Data records:
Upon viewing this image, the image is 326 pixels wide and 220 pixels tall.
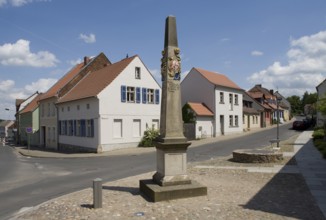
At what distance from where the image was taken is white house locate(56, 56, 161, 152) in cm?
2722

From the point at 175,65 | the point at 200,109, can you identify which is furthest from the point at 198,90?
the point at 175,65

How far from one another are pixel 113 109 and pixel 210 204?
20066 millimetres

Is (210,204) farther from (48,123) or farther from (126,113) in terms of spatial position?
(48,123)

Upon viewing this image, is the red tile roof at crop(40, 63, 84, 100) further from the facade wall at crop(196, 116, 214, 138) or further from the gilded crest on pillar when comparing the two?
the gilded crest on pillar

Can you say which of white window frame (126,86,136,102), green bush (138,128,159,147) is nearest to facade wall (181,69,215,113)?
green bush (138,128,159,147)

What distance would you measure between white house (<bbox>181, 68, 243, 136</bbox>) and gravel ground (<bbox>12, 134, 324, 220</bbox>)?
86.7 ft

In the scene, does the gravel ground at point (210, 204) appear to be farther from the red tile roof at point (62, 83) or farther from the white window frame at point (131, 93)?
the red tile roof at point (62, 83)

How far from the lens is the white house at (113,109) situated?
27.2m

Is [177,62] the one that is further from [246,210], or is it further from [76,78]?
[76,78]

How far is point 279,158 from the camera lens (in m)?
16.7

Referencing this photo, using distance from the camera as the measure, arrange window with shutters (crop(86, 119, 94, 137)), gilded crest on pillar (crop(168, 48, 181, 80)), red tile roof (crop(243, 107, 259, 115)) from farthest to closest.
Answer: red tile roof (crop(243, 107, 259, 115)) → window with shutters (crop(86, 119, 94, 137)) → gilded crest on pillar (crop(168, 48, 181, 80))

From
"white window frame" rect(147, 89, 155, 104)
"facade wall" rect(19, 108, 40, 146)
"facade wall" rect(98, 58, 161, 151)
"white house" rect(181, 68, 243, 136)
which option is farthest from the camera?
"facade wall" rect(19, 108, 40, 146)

**AIM**:
Quote the records above in full, dropping each picture.

**REPLY TO THE EXERCISE**:
Upon viewing this image, the image is 326 pixels wide and 220 pixels tall.
At what distance from where the image was taken is white house locate(56, 56, 161, 152) in cm?
2722

From the point at 175,65 | the point at 200,109, can you identify which is furthest from the point at 198,90?
the point at 175,65

How far from one another are pixel 113 109 and pixel 210 204?
20066 millimetres

Is (210,204) farther from (48,123) or farther from (126,113) in terms of spatial position?
(48,123)

Upon viewing this image, is the red tile roof at crop(40, 63, 84, 100) further from the facade wall at crop(196, 116, 214, 138) or further from the gilded crest on pillar when comparing the two?
the gilded crest on pillar

Can you say which of white window frame (126,86,136,102), green bush (138,128,159,147) is nearest to facade wall (181,69,215,113)?
green bush (138,128,159,147)

What distance would you measure between white house (<bbox>181, 68, 243, 136</bbox>) and gravel ground (<bbox>12, 134, 324, 220</bbox>)?
86.7 ft

In the scene, does the gravel ground at point (210, 204) appear to be farther from the red tile roof at point (62, 83) or farther from the white window frame at point (131, 93)?
the red tile roof at point (62, 83)

How far from the lens is the white house at (113,109) situated?
27.2m

Is [177,62] the one that is further from [246,210], or is it further from [76,78]?
[76,78]

How far is point 279,158 from the camera lens (in m)?
16.7

Referencing this photo, using distance from the camera as the measure, arrange window with shutters (crop(86, 119, 94, 137)), gilded crest on pillar (crop(168, 48, 181, 80)), red tile roof (crop(243, 107, 259, 115)) from farthest to closest.
Answer: red tile roof (crop(243, 107, 259, 115)) → window with shutters (crop(86, 119, 94, 137)) → gilded crest on pillar (crop(168, 48, 181, 80))

From
"white window frame" rect(147, 89, 155, 104)
"facade wall" rect(19, 108, 40, 146)
"facade wall" rect(98, 58, 161, 151)
"white house" rect(181, 68, 243, 136)
which option is farthest from the camera?
"facade wall" rect(19, 108, 40, 146)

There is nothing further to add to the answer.